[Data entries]

━━━━

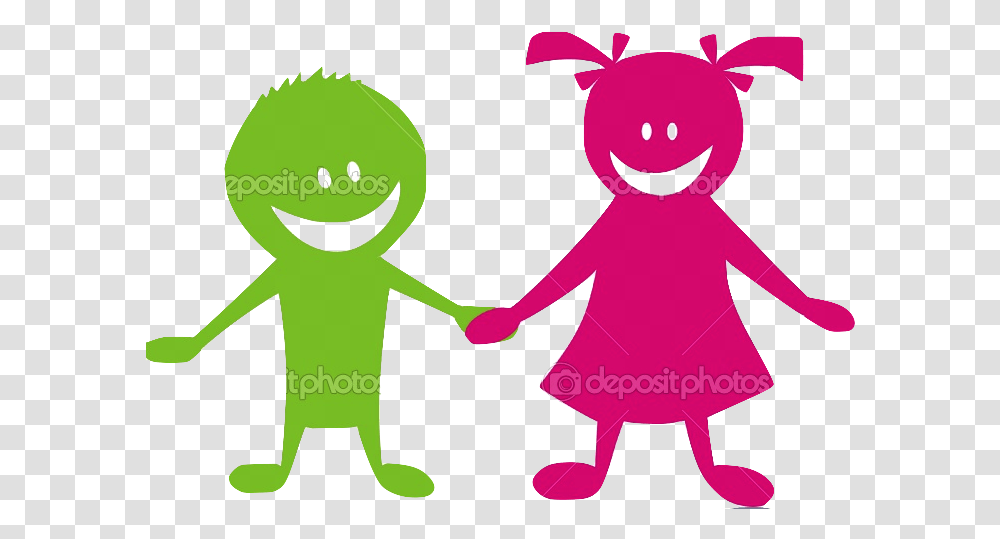 The New Family Committee Is Setting Up A Buddy System Buddy System Clipart, Hand, Animal, Graphics, Elf Transparent Png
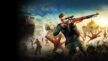 Игра Sniper Elite 5 [PS5] 2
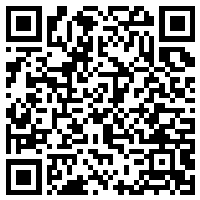 QR Code for bitcoin:bitcoin:bitcoin:bitcoin:bitcoin:bitcoin:3BmLLWkcwT3PbvST5YXpWQNB8MBJCPkYbj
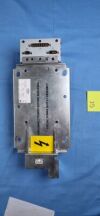GE  5126615 DIGITAL POWER SUPPLY ASTEC MP6-2E-2Q-1L-00 CT Scanner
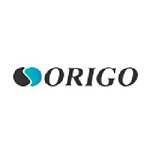 11057273 ORIGO OFM436XT-BXU/20KM/A1A WDM трансивер SFP+, 10GBase-BX-U (Simplex LC), Tx: 1270нм, Rx: 1330нм, одномод, до 20км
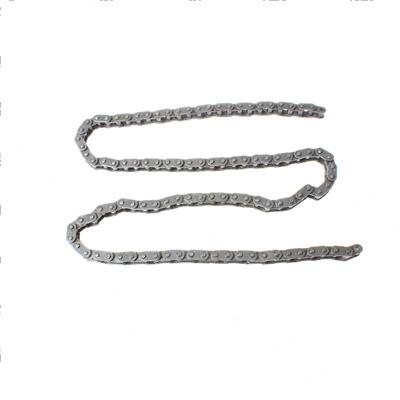 Picture of Chain - Roller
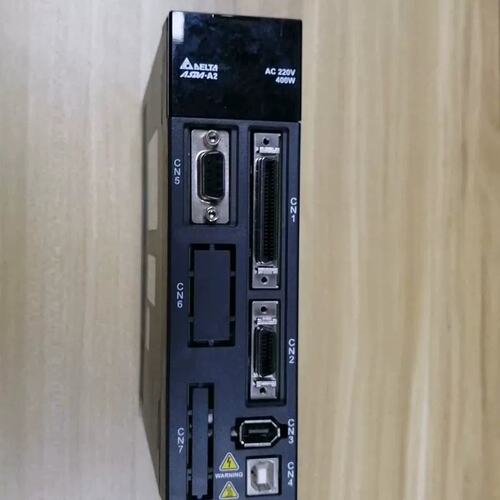 议价台达ASD-A2-0421-L，原装正品保质好，充新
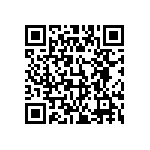 890-18-011-10-001101 QRCode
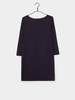 Kowtow Building Block Boat Neck Dress - Thumbnail 16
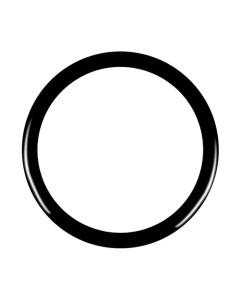 Zaštitno staklo za Huawei watch 4 46mm - 603946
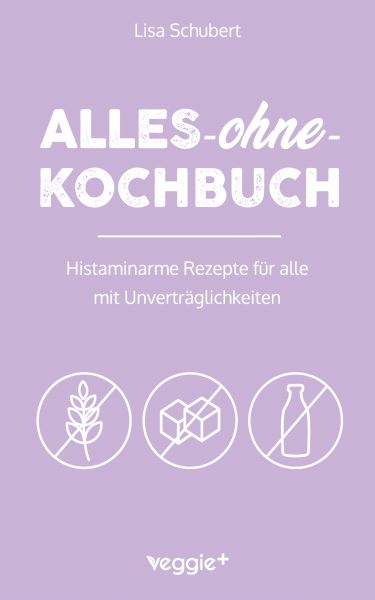 Alles-ohne-Kochbuch
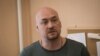 Стэфановіч: Адказнасьць за далейшы лёс Амрыева кладзецца і на беларускіх службоўцаў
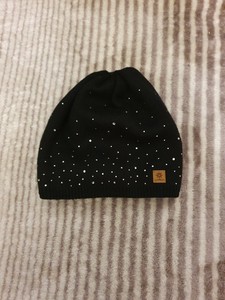 ladies winter hats ebay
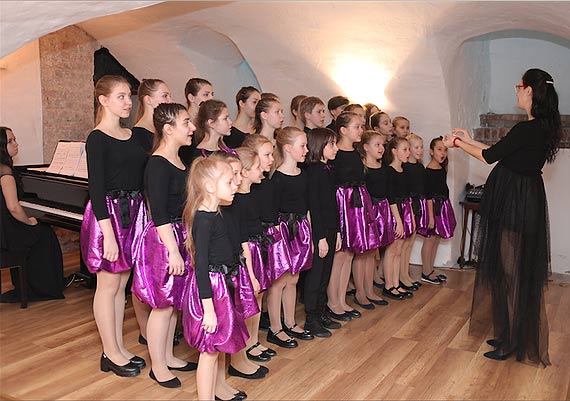 Karawana Kultury stawia na integrację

━━━━

▸ Activity:
Each record must be repeated verbatim, and no picture may appear in the copy.

▸ Solution to this problem:
 The New Family Committee Is Setting Up A Buddy System Buddy System Clipart, Hand, Animal, Graphics, Elf Transparent Png
 Игра Sniper Elite 5 [PS5] 2
 QR Code for bitcoin:bitcoin:bitcoin:bitcoin:bitcoin:bitcoin:3BmLLWkcwT3PbvST5YXpWQNB8MBJCPkYbj
GE  5126615 DIGITAL POWER SUPPLY ASTEC MP6-2E-2Q-1L-00 CT Scanner
 11057273 ORIGO OFM436XT-BXU/20KM/A1A WDM трансивер SFP+, 10GBase-BX-U (Simplex LC), Tx: 1270нм, Rx: 1330нм, одномод, до 20км
 Picture of Chain - Roller
 议价台达ASD-A2-0421-L，原装正品保质好，充新
 890-18-011-10-001101 QRCode
 Kowtow Building Block Boat Neck Dress - Thumbnail 16
 Zaštitno staklo za Huawei watch 4 46mm - 603946
 Alles-ohne-Kochbuch
 Стэфановіч: Адказнасьць за далейшы лёс Амрыева кладзецца і на беларускіх службоўцаў
 ladies winter hats ebay
 Karawana Kultury stawia na integrację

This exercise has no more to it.